» **Problem statement**
Using the listing below, copy exactly the lines from the one containing "Tanzania, site E02, 2012-02-08" to the one containing "label granularity: sequence-level", both lines included, and no others.

» **Data for analysis**
┄┄┄┄┄┄┄┄┄┄┄┄┄┄┄┄┄┄┄┄

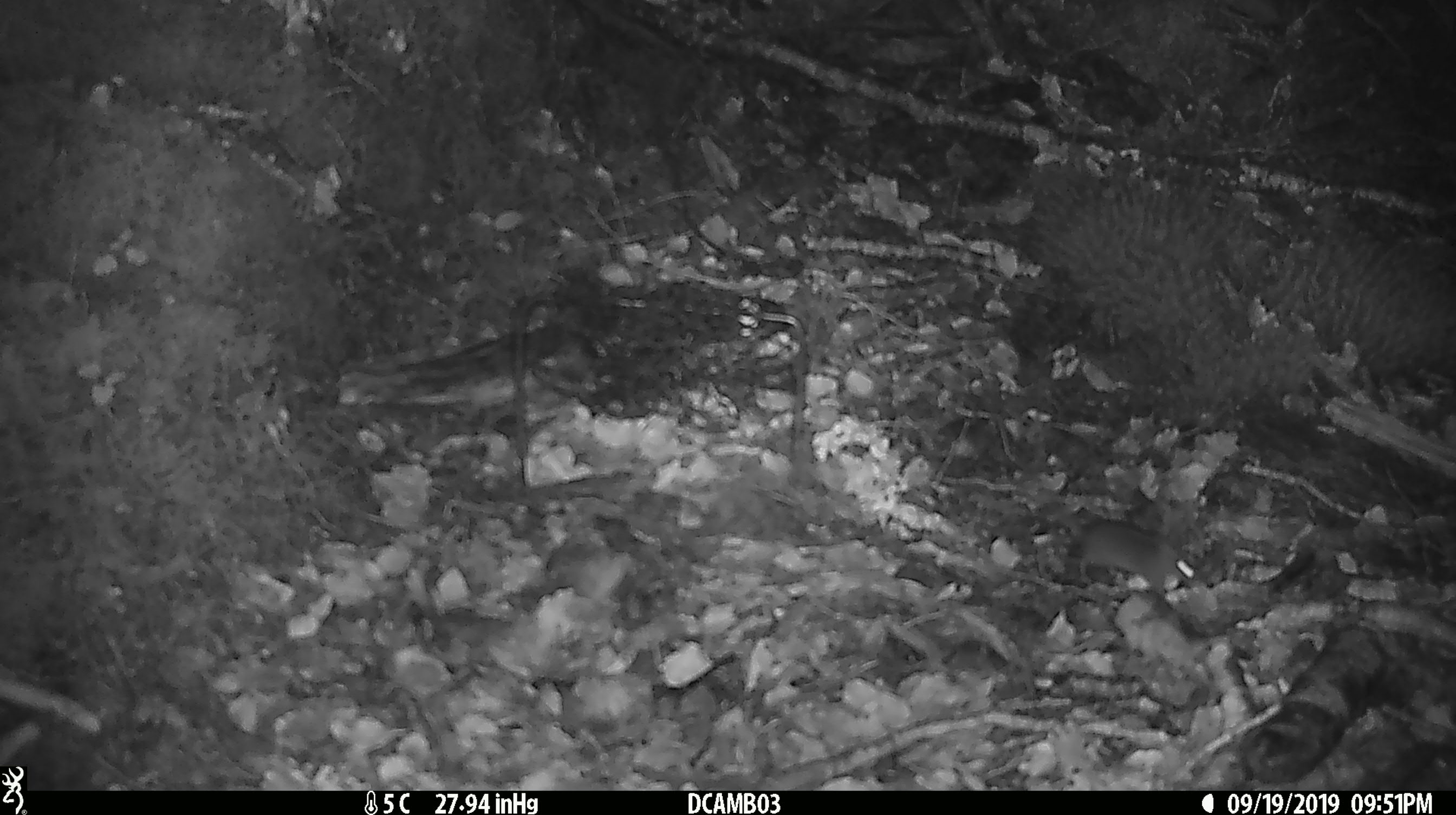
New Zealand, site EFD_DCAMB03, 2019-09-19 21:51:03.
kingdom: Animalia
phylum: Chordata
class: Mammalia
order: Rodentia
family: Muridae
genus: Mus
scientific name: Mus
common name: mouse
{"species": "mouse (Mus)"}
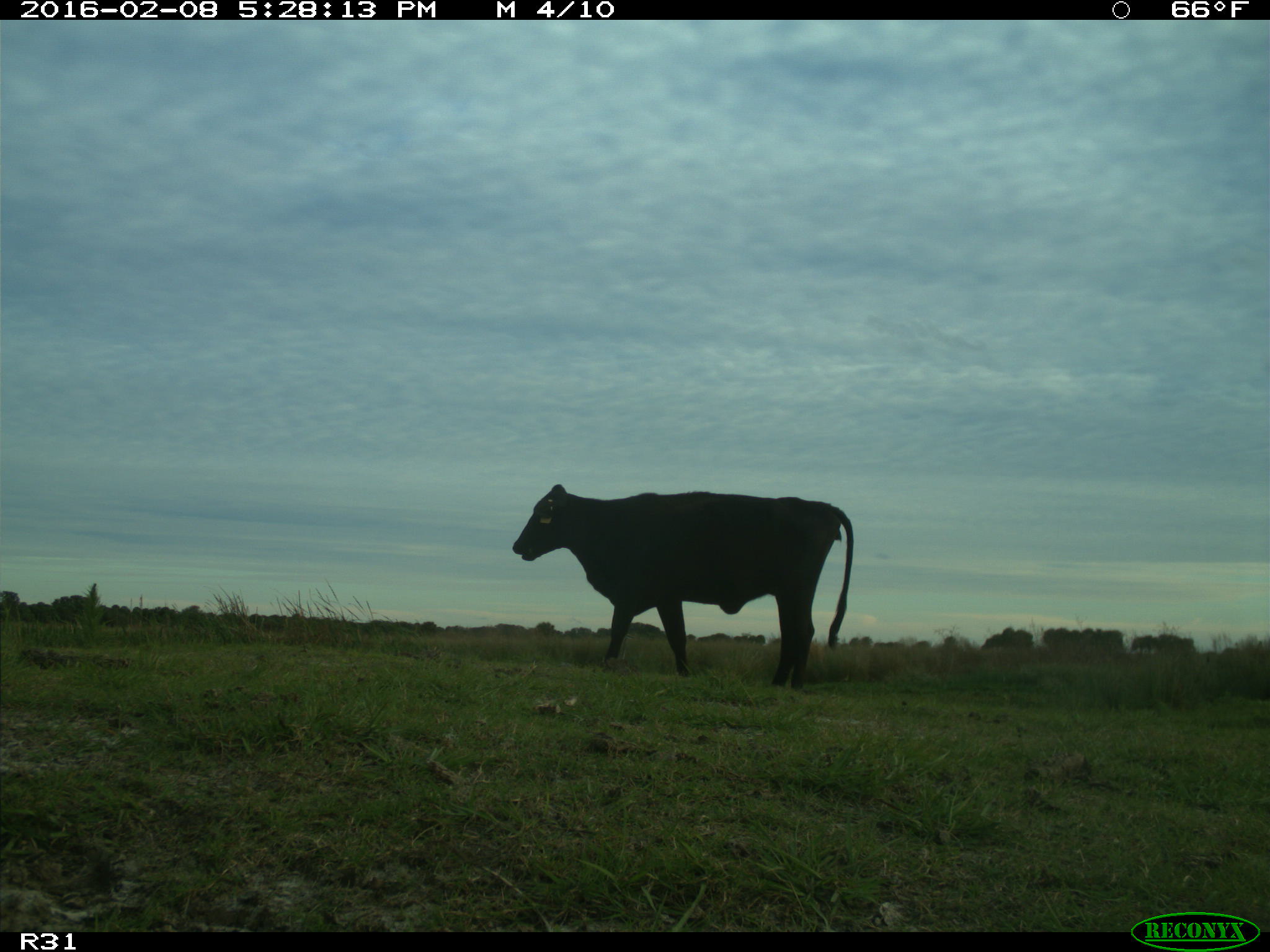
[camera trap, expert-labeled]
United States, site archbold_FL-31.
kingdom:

┄┄┄┄┄┄┄┄┄┄┄┄┄┄┄┄┄┄┄┄

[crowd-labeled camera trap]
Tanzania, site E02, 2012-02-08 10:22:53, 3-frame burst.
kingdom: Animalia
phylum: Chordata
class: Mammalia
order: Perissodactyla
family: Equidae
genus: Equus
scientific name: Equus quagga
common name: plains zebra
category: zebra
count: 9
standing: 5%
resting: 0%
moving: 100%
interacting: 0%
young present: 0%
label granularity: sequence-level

┄┄┄┄┄┄┄┄┄┄┄┄┄┄┄┄┄┄┄┄

» **Response area**
Tanzania, site E02, 2012-02-08 10:22:53, 3-frame burst.
kingdom: Animalia
phylum: Chordata
class: Mammalia
order: Perissodactyla
family: Equidae
genus: Equus
scientific name: Equus quagga
common name: plains zebra
category: zebra
count: 9
standing: 5%
resting: 0%
moving: 100%
interacting: 0%
young present: 0%
label granularity: sequence-level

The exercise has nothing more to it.